◆ **Work to complete**: Transcribe each entry below exactly. Pictures do not go in the copy.

** start Source records **

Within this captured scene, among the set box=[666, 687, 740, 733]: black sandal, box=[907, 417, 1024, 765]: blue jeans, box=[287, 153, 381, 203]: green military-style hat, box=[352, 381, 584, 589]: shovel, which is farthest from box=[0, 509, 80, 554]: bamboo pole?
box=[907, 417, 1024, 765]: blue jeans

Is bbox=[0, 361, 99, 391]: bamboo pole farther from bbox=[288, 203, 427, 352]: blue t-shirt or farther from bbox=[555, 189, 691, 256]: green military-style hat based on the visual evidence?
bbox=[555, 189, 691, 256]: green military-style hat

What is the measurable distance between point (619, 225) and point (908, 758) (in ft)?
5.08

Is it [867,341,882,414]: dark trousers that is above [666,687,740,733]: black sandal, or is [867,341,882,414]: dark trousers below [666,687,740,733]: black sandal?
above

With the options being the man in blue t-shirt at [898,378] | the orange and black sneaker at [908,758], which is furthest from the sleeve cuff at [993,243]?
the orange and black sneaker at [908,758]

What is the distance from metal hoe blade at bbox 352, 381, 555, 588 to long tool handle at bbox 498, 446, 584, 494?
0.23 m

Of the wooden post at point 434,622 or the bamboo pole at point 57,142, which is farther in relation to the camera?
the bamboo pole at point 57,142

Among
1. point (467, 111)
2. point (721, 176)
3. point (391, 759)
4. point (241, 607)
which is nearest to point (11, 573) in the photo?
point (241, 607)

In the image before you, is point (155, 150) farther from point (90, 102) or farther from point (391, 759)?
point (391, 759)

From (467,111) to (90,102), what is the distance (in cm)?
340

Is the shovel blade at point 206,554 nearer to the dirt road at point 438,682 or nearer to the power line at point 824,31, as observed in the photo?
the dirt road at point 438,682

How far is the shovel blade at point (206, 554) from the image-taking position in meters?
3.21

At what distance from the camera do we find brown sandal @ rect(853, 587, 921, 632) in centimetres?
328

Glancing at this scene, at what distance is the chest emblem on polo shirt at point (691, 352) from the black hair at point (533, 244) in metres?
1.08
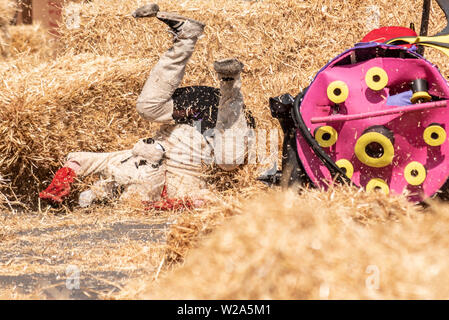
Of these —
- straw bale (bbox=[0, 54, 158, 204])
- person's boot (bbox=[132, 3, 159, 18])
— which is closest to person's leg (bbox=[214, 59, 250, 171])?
person's boot (bbox=[132, 3, 159, 18])

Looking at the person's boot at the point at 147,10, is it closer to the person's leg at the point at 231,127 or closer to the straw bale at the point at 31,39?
the person's leg at the point at 231,127

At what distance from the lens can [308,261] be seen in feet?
4.99

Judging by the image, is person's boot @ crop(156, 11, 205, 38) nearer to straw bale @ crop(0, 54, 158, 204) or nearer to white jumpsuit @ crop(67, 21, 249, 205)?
white jumpsuit @ crop(67, 21, 249, 205)

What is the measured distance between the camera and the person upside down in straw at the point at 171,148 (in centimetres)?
346

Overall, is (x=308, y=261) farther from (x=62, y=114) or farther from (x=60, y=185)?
(x=62, y=114)

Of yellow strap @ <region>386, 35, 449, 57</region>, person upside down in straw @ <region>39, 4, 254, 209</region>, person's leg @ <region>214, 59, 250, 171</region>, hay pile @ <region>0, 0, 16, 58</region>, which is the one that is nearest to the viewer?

** end Source records **

◆ **Exercise solution**:
Within this captured scene, among the set box=[666, 687, 740, 733]: black sandal, box=[907, 417, 1024, 765]: blue jeans, box=[287, 153, 381, 203]: green military-style hat, box=[352, 381, 584, 589]: shovel, which is farthest from box=[0, 509, 80, 554]: bamboo pole?
box=[907, 417, 1024, 765]: blue jeans

Is bbox=[0, 361, 99, 391]: bamboo pole farther from bbox=[288, 203, 427, 352]: blue t-shirt or farther from bbox=[555, 189, 691, 256]: green military-style hat based on the visual evidence?
bbox=[555, 189, 691, 256]: green military-style hat

What is the measurable distance between point (619, 225) and point (908, 758) (in ft)?
5.08

Is it [867,341,882,414]: dark trousers that is above [666,687,740,733]: black sandal, or is [867,341,882,414]: dark trousers below [666,687,740,733]: black sandal?
above

With the options being the man in blue t-shirt at [898,378] | the orange and black sneaker at [908,758], which is furthest from the sleeve cuff at [993,243]?
the orange and black sneaker at [908,758]

What is the distance from metal hoe blade at bbox 352, 381, 555, 588 to long tool handle at bbox 498, 446, 584, 494?
0.23 m

Of the wooden post at point 434,622 or the bamboo pole at point 57,142, which is farther in relation to the camera?
the bamboo pole at point 57,142

Among
1. point (467, 111)
2. point (721, 176)
3. point (391, 759)
4. point (241, 607)
which is nearest to point (11, 573) in the photo?
point (241, 607)

In the image before you, is point (155, 150) farther from point (90, 102) or farther from point (391, 759)?
point (391, 759)

From (467,111) to (90,102), what is the distance (in cm)?
340

Is the shovel blade at point 206,554 nearer to the dirt road at point 438,682 or nearer to the power line at point 824,31, as observed in the photo?
the dirt road at point 438,682

How far is the shovel blade at point (206, 554) from the image-taking position in meters?
3.21

At what distance from the camera do we find brown sandal @ rect(853, 587, 921, 632) in centimetres?
328

Glancing at this scene, at what distance is the chest emblem on polo shirt at point (691, 352) from the black hair at point (533, 244) in metres?
1.08
Of these —
- straw bale (bbox=[0, 54, 158, 204])
- person's boot (bbox=[132, 3, 159, 18])
— which is closest to person's leg (bbox=[214, 59, 250, 171])?
person's boot (bbox=[132, 3, 159, 18])

Looking at the person's boot at the point at 147,10, is it closer to the person's leg at the point at 231,127 or closer to the straw bale at the point at 31,39?
the person's leg at the point at 231,127

At what distance from the lens can [308,261] be seen in feet?
4.99

Judging by the image, is person's boot @ crop(156, 11, 205, 38) nearer to straw bale @ crop(0, 54, 158, 204) or nearer to white jumpsuit @ crop(67, 21, 249, 205)?
white jumpsuit @ crop(67, 21, 249, 205)

What is the measured distance between the camera and the person upside down in straw at the point at 171,148 (in centimetres)?
346

Overall, is (x=308, y=261) farther from (x=62, y=114) or farther from (x=60, y=185)?
(x=62, y=114)

Of yellow strap @ <region>386, 35, 449, 57</region>, person upside down in straw @ <region>39, 4, 254, 209</region>, person's leg @ <region>214, 59, 250, 171</region>, hay pile @ <region>0, 0, 16, 58</region>, which is the one that is nearest to the viewer?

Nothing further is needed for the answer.